Protestantisme. Malgré les pressions de groupes militants gays, les membres de l’Église Méthodiste Unie ont décidé jeudi 3 mai dernier de maintenir sa doctrine selon laquelle les actes homosexuels sont “incompatibles avec l’enseignement chrétien ». La communauté chrétienne reste membre de la Religious Coalition for Reproductive Choice, une coalition pro-avortement qu’elle ne co-finance cependant pas mais dont elle contribue à asseoir la légitimité. Une pétition pour mettre fin à cette adhésion n’a d’ailleurs pas été soumise au vote des membres bien qu’ayant été adoptée en comité législatif et en sous-comité, déplore le révérend Paul T. Stallsworth, qui préside LifeWatch (site). Son organisation tente de faire évoluer les mentalités au sein de la dénomination protestante et compte bien provoquer son départ de la Religious Coalition for Reproductive Choice lors de la prochaine conférence générale, en 2016.

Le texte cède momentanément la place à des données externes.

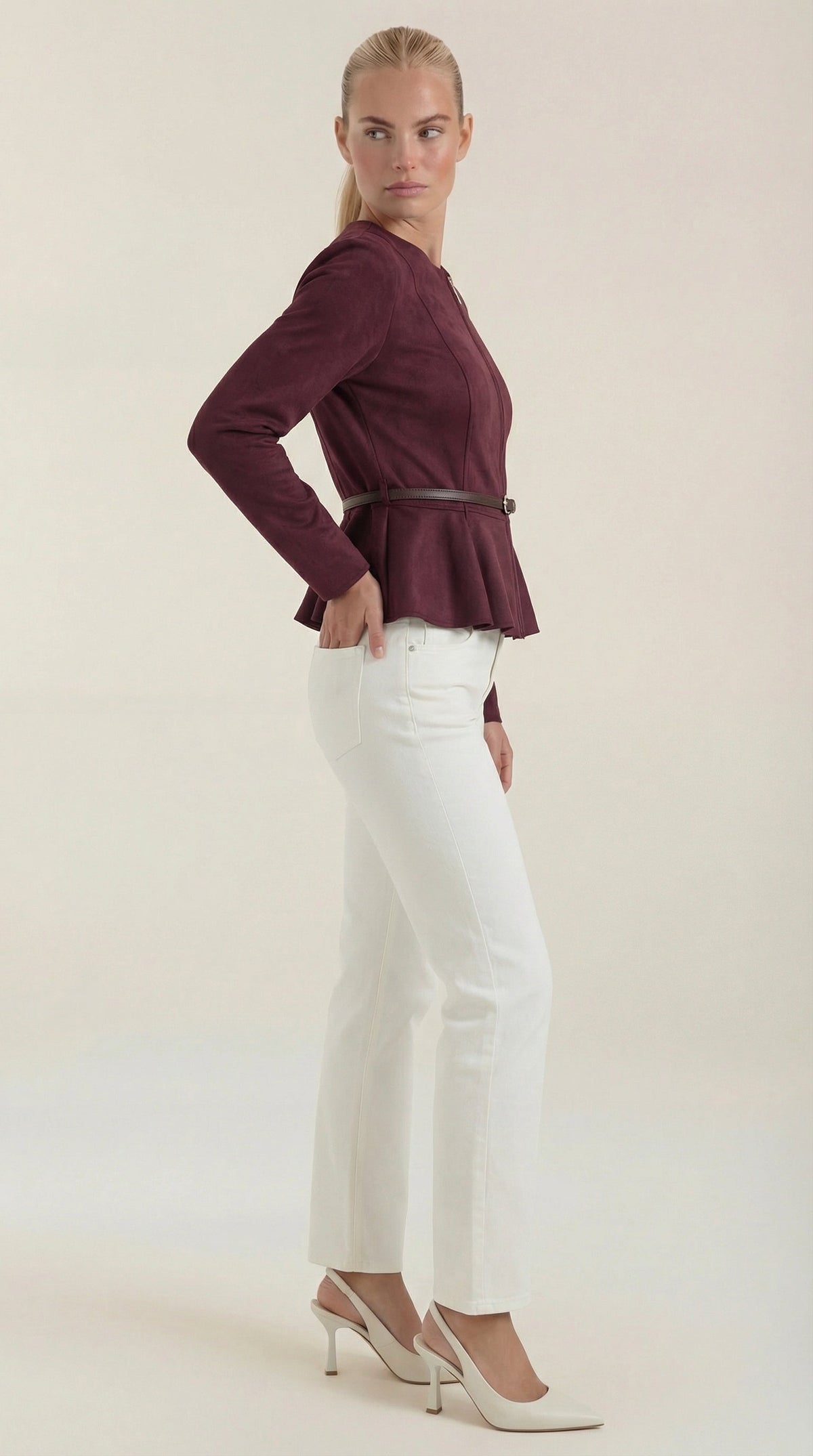 MILA | CHAQUETA CON DETALLE PÉPLUM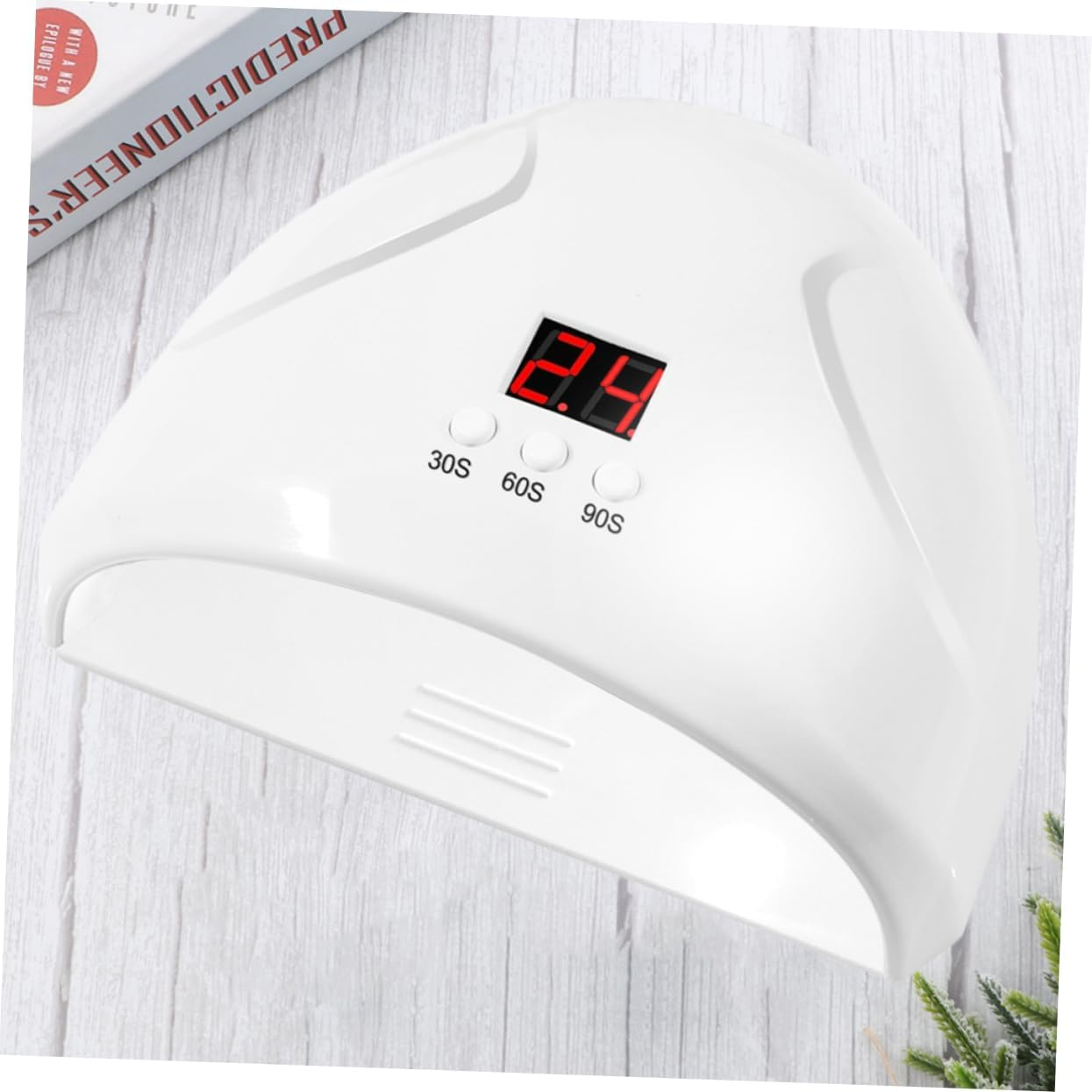 VICASKY 36W Nail Dryer Lamp for Gel Polish Curing Smart Sensor Manicure Tool White Color for Home or Salon Use image number 2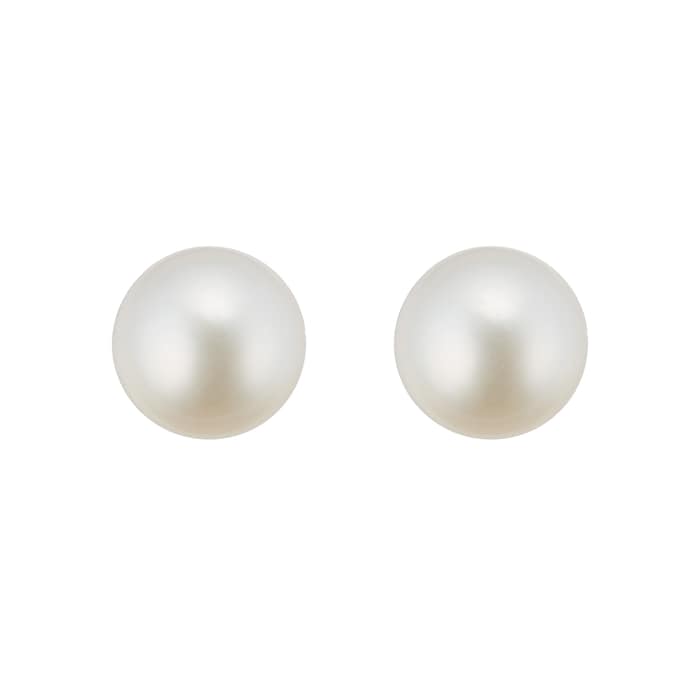 Goldsmiths 9ct Gold 6.0-6.5mm Cultured Pearl Earrings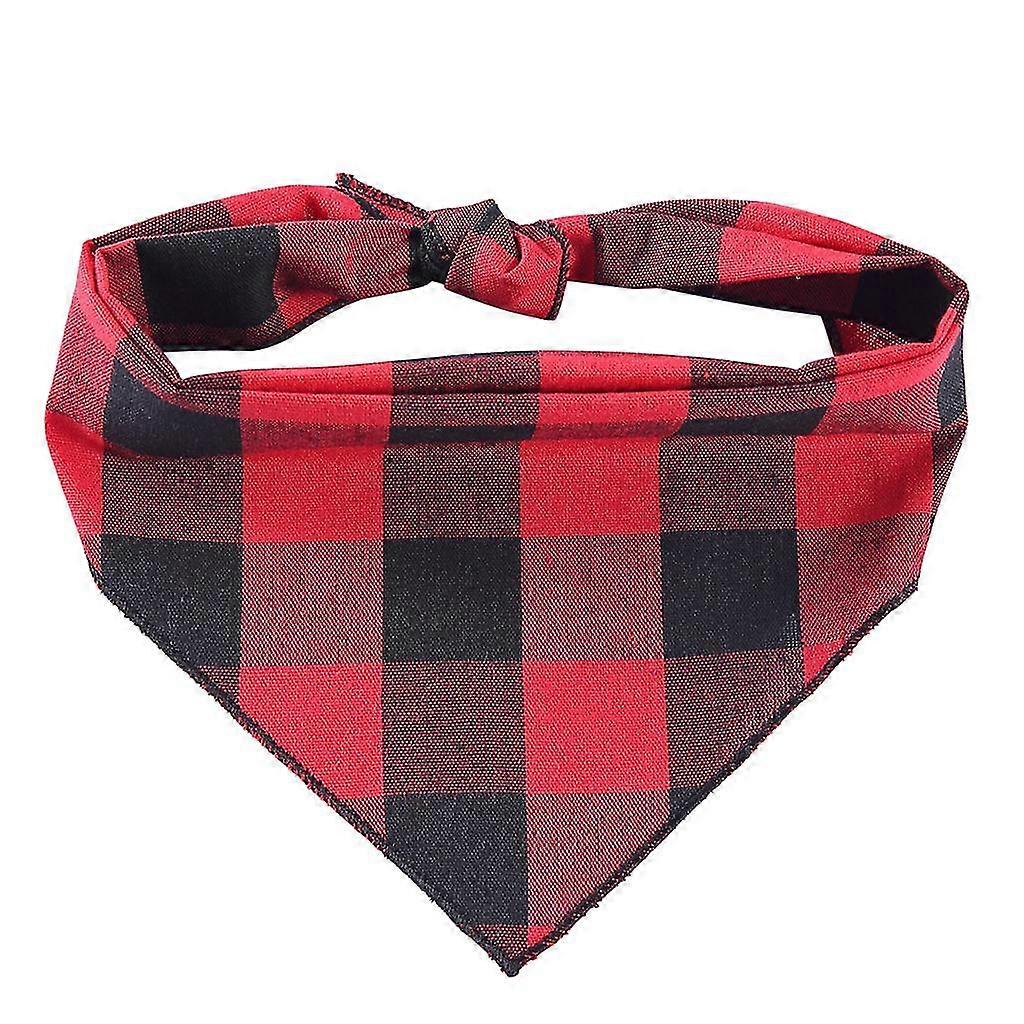 Pet Print eșarfă Plaid colorat Bib Classic Small Check eșarfă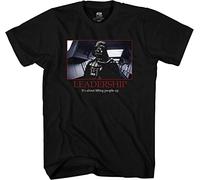 STAR WARS Dark Vador T-shirt pour homme avec inscription « Leadership », Full color, Taille M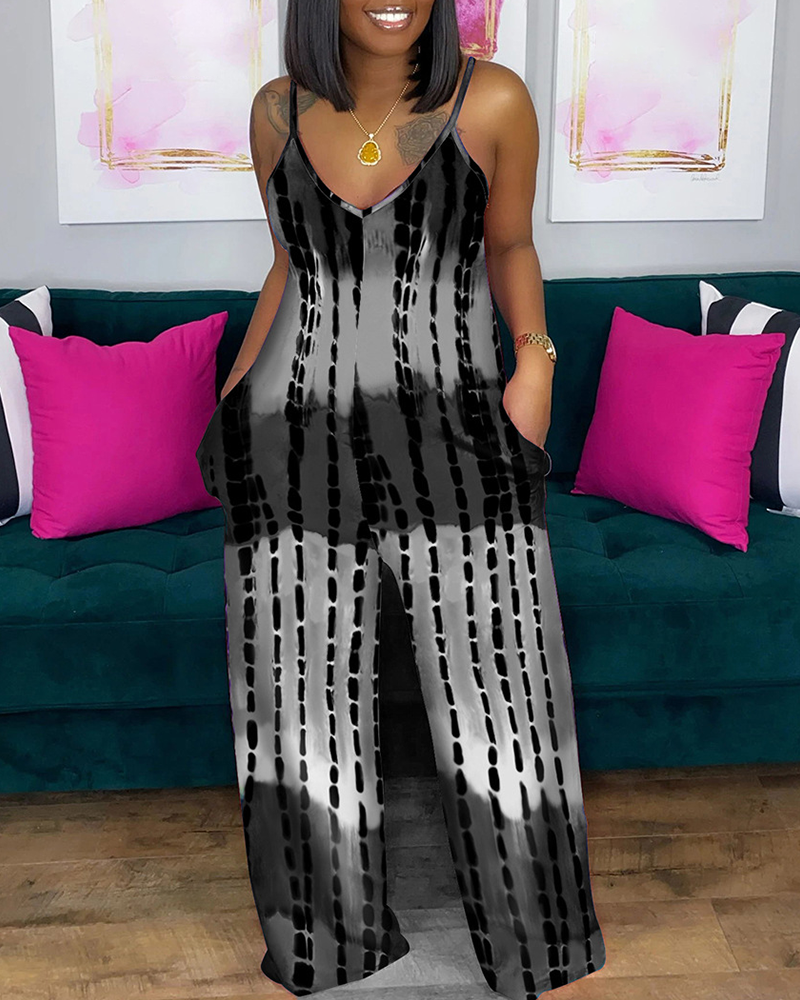 Vacation Is Calling Jumpsuit Grey
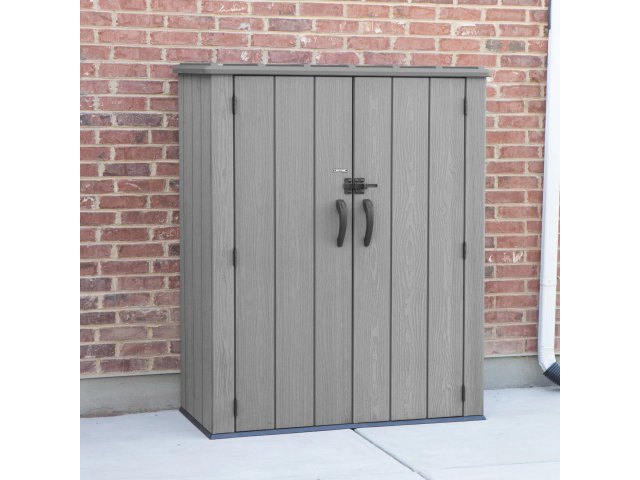 Ящик-шкаф уличный LifeTime WoodLook 1500 л, серый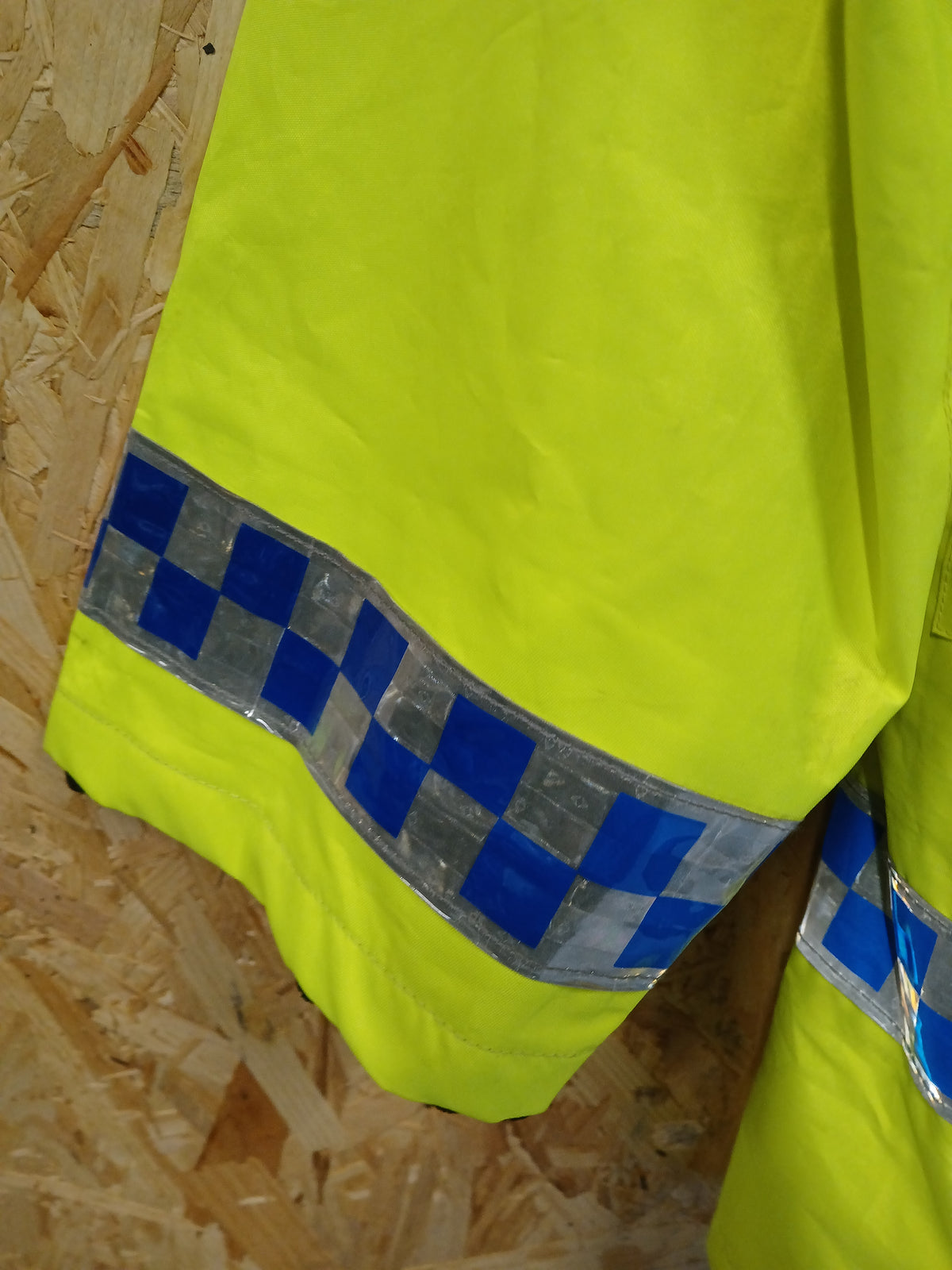 Ilasco British Police Waterproof Jacket - Yellow Hi-Vis Male Medium
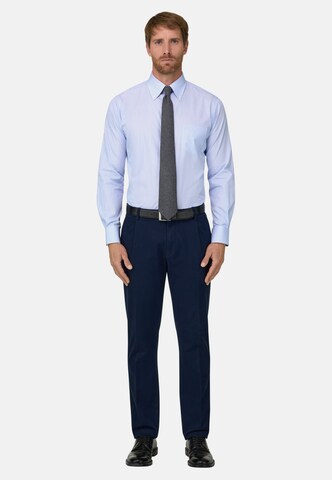 Coupe regular Chemise Boggi Milano en bleu : devant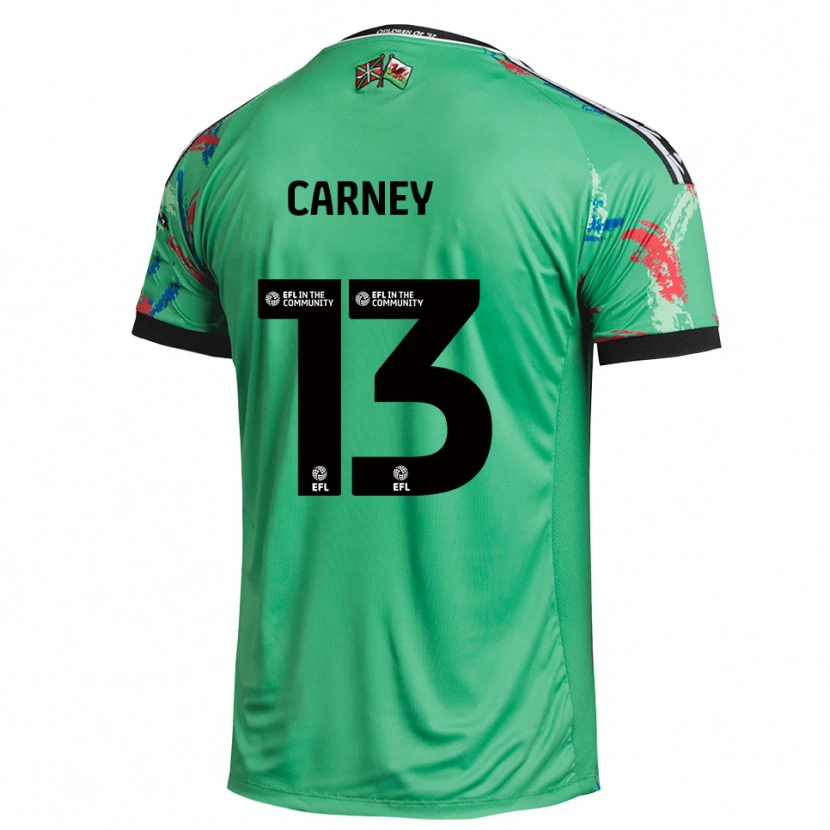 Danxen Herren Jacob Carney #13 Trikot Grün Rot Torwarttrikot 2025/26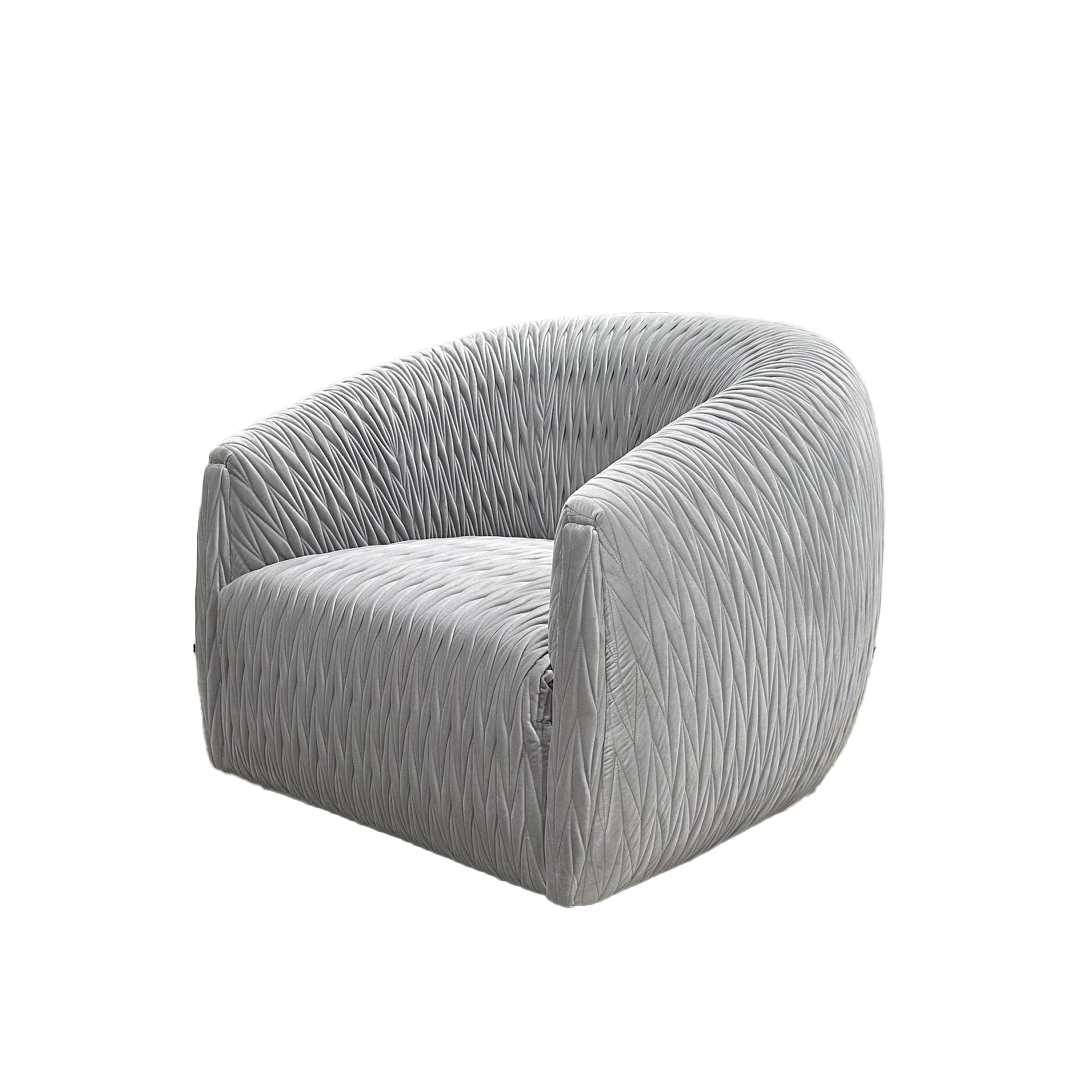 Cloud Armchair, Silver Fox Ribbon Stitch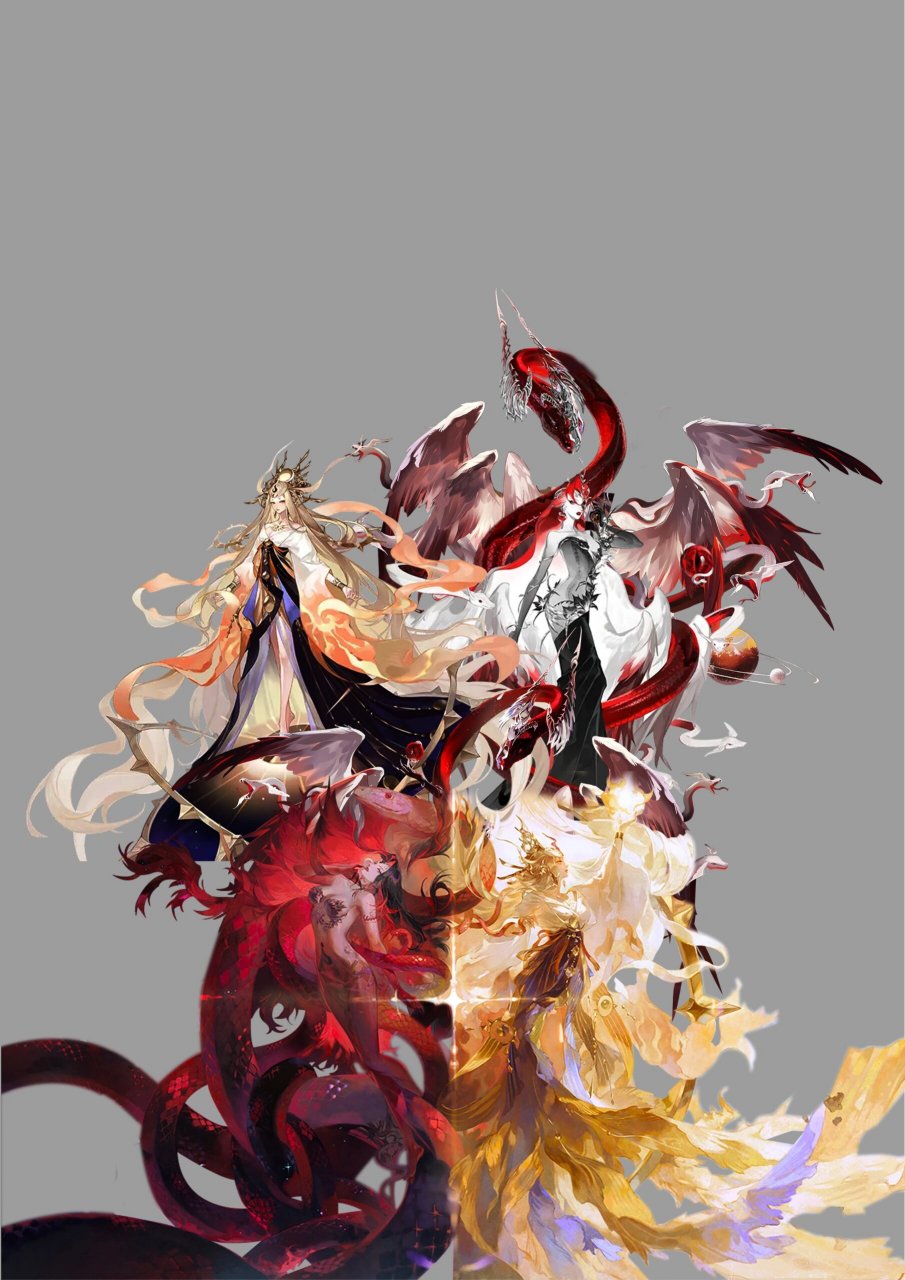 阴阳师|ssr天照&ssr伊邪那美61创世 天照,网易公司研发的3d半即时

Comme le remarque Mark D. Tooley, le président de l’Institut pour la Religion et la Démocratie, le virage conservateur de l’Église Méthodiste Unie semble inévitable alors que dans une dizaine d’années, la majorité de ses membres seront africains.

L’Église Méthodiste Unie est une communauté chrétienne qui rassemble 12 millions de fidèles dans le monde dont huit millions aux États-Unis et au Canada et trois millions en Afrique. S’inscrivant dans la tradition du protestantisme libéral, c’est la 2e dénomination réformée outre-Atlantique après la Convention baptiste du Sud (conservatrice). La secrétaire d’État Hillary Clinton en est membre bien qu’en désaccord avec son enseignement sur l’homosexualité.